Bolton's former fund, Special Situations, now managed by Sanjeev Shah, peaked at pound 5.4 billion in assets before it was split into two separate portfolios in 2006.
Bolton says he intends to apply the management style he used for almost 30 years on Special Situations to the new portfolio.
The main difference between it and Fidelity's existing China products will be its more aggressive approach.
"The key thing is that I am running it in a style I expect to be similar to Special Situations," he says. "Broadly I would expect it to have a higher tracking error."
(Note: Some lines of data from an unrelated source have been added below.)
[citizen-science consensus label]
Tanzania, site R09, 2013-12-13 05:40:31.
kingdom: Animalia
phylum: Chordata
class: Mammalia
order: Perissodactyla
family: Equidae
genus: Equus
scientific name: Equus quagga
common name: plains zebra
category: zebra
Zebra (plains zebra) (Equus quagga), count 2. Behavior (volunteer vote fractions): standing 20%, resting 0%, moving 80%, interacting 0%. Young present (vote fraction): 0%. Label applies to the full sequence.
The biggest allocation Special Situations ever held in Chinese stocks during Bolton's tenure was about 5% over the course of three years. But Bolton is confident his stockpicking skills will transfer into the Chinese market, although he has never run a pure China fund before.
"I started going to China in 2004, and for three years I had Chinese stocks in Special Situations," he says.
"I visited the country twice a year and I have continued to do so. I have seen 40 companies in the last three months.
"Do I have the experience? Not as much as others running a China fund, but I have a lot of experience running money and I think that is what is important.
"Some people say [my style of stockpicking] won't work because you have to do things differently in China. My contention is I don't believe that. That local managers are short-term traders is just because the market is not mature yet."
Another concern for investors is that Bolton has committed to running the fund only for two years. "This is a big step in my life, and I wanted to experience living here first hand," he says. "It would be lovely to say I would do it for 10 years but I can't.
"I was very involved in picking a successor on Special Situations, and I like to think that, touch wood, that has gone well. If it is only two years I would have a view on who [the China fund successor] is going to be after a year or so."
Initial adviser reaction to the launch was mixed, with some worried that Bolton's mainstream appeal will underplay what is still a risky market.
Bestinvest and City Asset Management are recommending alternative China offerings run by First State and Martin Currie.